_EXERCISE_. With nothing added and nothing dropped, write out all of the entries below.

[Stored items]

·····

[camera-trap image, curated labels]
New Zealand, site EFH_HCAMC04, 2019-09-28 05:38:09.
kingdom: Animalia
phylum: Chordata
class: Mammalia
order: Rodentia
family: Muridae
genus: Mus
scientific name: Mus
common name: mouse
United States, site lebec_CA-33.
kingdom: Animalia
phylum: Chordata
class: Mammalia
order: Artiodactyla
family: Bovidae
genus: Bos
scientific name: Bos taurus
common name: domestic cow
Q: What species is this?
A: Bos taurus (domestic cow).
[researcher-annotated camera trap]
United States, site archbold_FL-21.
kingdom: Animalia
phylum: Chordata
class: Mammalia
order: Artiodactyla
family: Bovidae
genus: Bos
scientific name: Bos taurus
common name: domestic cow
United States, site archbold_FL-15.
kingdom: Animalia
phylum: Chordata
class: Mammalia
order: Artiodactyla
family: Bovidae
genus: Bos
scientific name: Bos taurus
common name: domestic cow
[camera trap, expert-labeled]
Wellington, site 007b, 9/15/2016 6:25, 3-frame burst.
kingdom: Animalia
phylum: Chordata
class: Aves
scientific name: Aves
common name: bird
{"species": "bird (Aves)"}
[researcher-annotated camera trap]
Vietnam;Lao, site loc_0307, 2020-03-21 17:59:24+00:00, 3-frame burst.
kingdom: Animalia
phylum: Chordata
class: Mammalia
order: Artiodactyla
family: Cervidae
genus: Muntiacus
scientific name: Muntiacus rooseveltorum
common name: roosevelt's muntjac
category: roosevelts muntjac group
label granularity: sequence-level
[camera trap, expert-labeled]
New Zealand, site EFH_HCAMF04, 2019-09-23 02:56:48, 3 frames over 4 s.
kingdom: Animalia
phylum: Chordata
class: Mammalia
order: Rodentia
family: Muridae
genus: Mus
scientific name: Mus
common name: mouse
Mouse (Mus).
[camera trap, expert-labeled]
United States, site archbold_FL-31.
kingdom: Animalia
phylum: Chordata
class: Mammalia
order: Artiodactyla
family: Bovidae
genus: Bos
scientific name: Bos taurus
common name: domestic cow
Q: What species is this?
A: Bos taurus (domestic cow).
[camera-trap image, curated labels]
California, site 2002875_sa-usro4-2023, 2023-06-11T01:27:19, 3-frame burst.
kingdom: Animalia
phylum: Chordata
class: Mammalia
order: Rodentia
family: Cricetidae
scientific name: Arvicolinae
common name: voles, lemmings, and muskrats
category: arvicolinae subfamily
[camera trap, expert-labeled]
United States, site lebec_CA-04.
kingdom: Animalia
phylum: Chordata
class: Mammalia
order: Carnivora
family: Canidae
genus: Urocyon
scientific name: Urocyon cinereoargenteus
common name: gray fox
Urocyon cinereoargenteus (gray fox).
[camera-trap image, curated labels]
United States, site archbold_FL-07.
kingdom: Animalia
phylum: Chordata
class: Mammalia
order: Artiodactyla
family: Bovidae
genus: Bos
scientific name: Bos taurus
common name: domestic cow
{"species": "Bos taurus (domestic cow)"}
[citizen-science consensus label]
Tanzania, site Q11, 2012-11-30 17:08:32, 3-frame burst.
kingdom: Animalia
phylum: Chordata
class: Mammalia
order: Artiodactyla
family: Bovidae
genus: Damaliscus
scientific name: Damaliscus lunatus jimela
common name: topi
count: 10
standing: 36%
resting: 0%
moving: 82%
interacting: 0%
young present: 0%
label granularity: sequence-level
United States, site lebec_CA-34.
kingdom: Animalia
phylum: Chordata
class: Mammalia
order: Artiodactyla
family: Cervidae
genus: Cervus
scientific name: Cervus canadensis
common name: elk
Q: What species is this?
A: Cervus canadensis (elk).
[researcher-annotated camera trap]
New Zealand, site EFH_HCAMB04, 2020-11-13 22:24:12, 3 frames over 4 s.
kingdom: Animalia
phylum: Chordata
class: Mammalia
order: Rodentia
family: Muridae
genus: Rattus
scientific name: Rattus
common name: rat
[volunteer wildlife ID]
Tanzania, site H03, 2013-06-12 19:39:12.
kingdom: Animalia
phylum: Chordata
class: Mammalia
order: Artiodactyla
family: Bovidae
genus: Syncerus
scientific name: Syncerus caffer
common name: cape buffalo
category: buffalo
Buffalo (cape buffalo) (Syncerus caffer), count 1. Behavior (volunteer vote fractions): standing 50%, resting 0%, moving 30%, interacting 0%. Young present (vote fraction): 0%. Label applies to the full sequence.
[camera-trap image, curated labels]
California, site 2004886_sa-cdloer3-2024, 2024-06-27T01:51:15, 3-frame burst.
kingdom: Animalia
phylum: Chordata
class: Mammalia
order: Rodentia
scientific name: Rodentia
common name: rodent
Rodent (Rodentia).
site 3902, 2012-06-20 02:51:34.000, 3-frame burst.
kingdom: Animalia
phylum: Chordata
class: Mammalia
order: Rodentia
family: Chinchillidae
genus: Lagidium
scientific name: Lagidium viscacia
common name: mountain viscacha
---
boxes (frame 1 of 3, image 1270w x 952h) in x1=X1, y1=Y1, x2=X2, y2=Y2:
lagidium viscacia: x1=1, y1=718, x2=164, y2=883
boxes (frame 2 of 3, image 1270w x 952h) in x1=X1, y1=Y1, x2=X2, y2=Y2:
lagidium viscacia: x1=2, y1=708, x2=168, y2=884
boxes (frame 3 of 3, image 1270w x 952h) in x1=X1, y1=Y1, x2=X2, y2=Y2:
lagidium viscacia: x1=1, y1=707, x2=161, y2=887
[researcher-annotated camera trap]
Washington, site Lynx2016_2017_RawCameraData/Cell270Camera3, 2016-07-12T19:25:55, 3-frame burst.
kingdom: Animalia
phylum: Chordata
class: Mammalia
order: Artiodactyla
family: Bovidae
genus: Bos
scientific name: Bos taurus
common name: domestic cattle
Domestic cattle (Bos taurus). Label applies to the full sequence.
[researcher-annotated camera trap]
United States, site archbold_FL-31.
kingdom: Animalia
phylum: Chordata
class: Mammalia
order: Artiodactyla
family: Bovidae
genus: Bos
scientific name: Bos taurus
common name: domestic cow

·····

_OUTPUT FOR THIS TASK_.
[camera-trap image, curated labels]
New Zealand, site EFH_HCAMC04, 2019-09-28 05:38:09.
kingdom: Animalia
phylum: Chordata
class: Mammalia
order: Rodentia
family: Muridae
genus: Mus
scientific name: Mus
common name: mouse
United States, site lebec_CA-33.
kingdom: Animalia
phylum: Chordata
class: Mammalia
order: Artiodactyla
family: Bovidae
genus: Bos
scientific name: Bos taurus
common name: domestic cow
Q: What species is this?
A: Bos taurus (domestic cow).
[researcher-annotated camera trap]
United States, site archbold_FL-21.
kingdom: Animalia
phylum: Chordata
class: Mammalia
order: Artiodactyla
family: Bovidae
genus: Bos
scientific name: Bos taurus
common name: domestic cow
United States, site archbold_FL-15.
kingdom: Animalia
phylum: Chordata
class: Mammalia
order: Artiodactyla
family: Bovidae
genus: Bos
scientific name: Bos taurus
common name: domestic cow
[camera trap, expert-labeled]
Wellington, site 007b, 9/15/2016 6:25, 3-frame burst.
kingdom: Animalia
phylum: Chordata
class: Aves
scientific name: Aves
common name: bird
{"species": "bird (Aves)"}
[researcher-annotated camera trap]
Vietnam;Lao, site loc_0307, 2020-03-21 17:59:24+00:00, 3-frame burst.
kingdom: Animalia
phylum: Chordata
class: Mammalia
order: Artiodactyla
family: Cervidae
genus: Muntiacus
scientific name: Muntiacus rooseveltorum
common name: roosevelt's muntjac
category: roosevelts muntjac group
label granularity: sequence-level
[camera trap, expert-labeled]
New Zealand, site EFH_HCAMF04, 2019-09-23 02:56:48, 3 frames over 4 s.
kingdom: Animalia
phylum: Chordata
class: Mammalia
order: Rodentia
family: Muridae
genus: Mus
scientific name: Mus
common name: mouse
Mouse (Mus).
[camera trap, expert-labeled]
United States, site archbold_FL-31.
kingdom: Animalia
phylum: Chordata
class: Mammalia
order: Artiodactyla
family: Bovidae
genus: Bos
scientific name: Bos taurus
common name: domestic cow
Q: What species is this?
A: Bos taurus (domestic cow).
[camera-trap image, curated labels]
California, site 2002875_sa-usro4-2023, 2023-06-11T01:27:19, 3-frame burst.
kingdom: Animalia
phylum: Chordata
class: Mammalia
order: Rodentia
family: Cricetidae
scientific name: Arvicolinae
common name: voles, lemmings, and muskrats
category: arvicolinae subfamily
[camera trap, expert-labeled]
United States, site lebec_CA-04.
kingdom: Animalia
phylum: Chordata
class: Mammalia
order: Carnivora
family: Canidae
genus: Urocyon
scientific name: Urocyon cinereoargenteus
common name: gray fox
Urocyon cinereoargenteus (gray fox).
[camera-trap image, curated labels]
United States, site archbold_FL-07.
kingdom: Animalia
phylum: Chordata
class: Mammalia
order: Artiodactyla
family: Bovidae
genus: Bos
scientific name: Bos taurus
common name: domestic cow
{"species": "Bos taurus (domestic cow)"}
[citizen-science consensus label]
Tanzania, site Q11, 2012-11-30 17:08:32, 3-frame burst.
kingdom: Animalia
phylum: Chordata
class: Mammalia
order: Artiodactyla
family: Bovidae
genus: Damaliscus
scientific name: Damaliscus lunatus jimela
common name: topi
count: 10
standing: 36%
resting: 0%
moving: 82%
interacting: 0%
young present: 0%
label granularity: sequence-level
United States, site lebec_CA-34.
kingdom: Animalia
phylum: Chordata
class: Mammalia
order: Artiodactyla
family: Cervidae
genus: Cervus
scientific name: Cervus canadensis
common name: elk
Q: What species is this?
A: Cervus canadensis (elk).
[researcher-annotated camera trap]
New Zealand, site EFH_HCAMB04, 2020-11-13 22:24:12, 3 frames over 4 s.
kingdom: Animalia
phylum: Chordata
class: Mammalia
order: Rodentia
family: Muridae
genus: Rattus
scientific name: Rattus
common name: rat
[volunteer wildlife ID]
Tanzania, site H03, 2013-06-12 19:39:12.
kingdom: Animalia
phylum: Chordata
class: Mammalia
order: Artiodactyla
family: Bovidae
genus: Syncerus
scientific name: Syncerus caffer
common name: cape buffalo
category: buffalo
Buffalo (cape buffalo) (Syncerus caffer), count 1. Behavior (volunteer vote fractions): standing 50%, resting 0%, moving 30%, interacting 0%. Young present (vote fraction): 0%. Label applies to the full sequence.
[camera-trap image, curated labels]
California, site 2004886_sa-cdloer3-2024, 2024-06-27T01:51:15, 3-frame burst.
kingdom: Animalia
phylum: Chordata
class: Mammalia
order: Rodentia
scientific name: Rodentia
common name: rodent
Rodent (Rodentia).
site 3902, 2012-06-20 02:51:34.000, 3-frame burst.
kingdom: Animalia
phylum: Chordata
class: Mammalia
order: Rodentia
family: Chinchillidae
genus: Lagidium
scientific name: Lagidium viscacia
common name: mountain viscacha
---
boxes (frame 1 of 3, image 1270w x 952h) in x1=X1, y1=Y1, x2=X2, y2=Y2:
lagidium viscacia: x1=1, y1=718, x2=164, y2=883
boxes (frame 2 of 3, image 1270w x 952h) in x1=X1, y1=Y1, x2=X2, y2=Y2:
lagidium viscacia: x1=2, y1=708, x2=168, y2=884
boxes (frame 3 of 3, image 1270w x 952h) in x1=X1, y1=Y1, x2=X2, y2=Y2:
lagidium viscacia: x1=1, y1=707, x2=161, y2=887
[researcher-annotated camera trap]
Washington, site Lynx2016_2017_RawCameraData/Cell270Camera3, 2016-07-12T19:25:55, 3-frame burst.
kingdom: Animalia
phylum: Chordata
class: Mammalia
order: Artiodactyla
family: Bovidae
genus: Bos
scientific name: Bos taurus
common name: domestic cattle
Domestic cattle (Bos taurus). Label applies to the full sequence.
[researcher-annotated camera trap]
United States, site archbold_FL-31.
kingdom: Animalia
phylum: Chordata
class: Mammalia
order: Artiodactyla
family: Bovidae
genus: Bos
scientific name: Bos taurus
common name: domestic cow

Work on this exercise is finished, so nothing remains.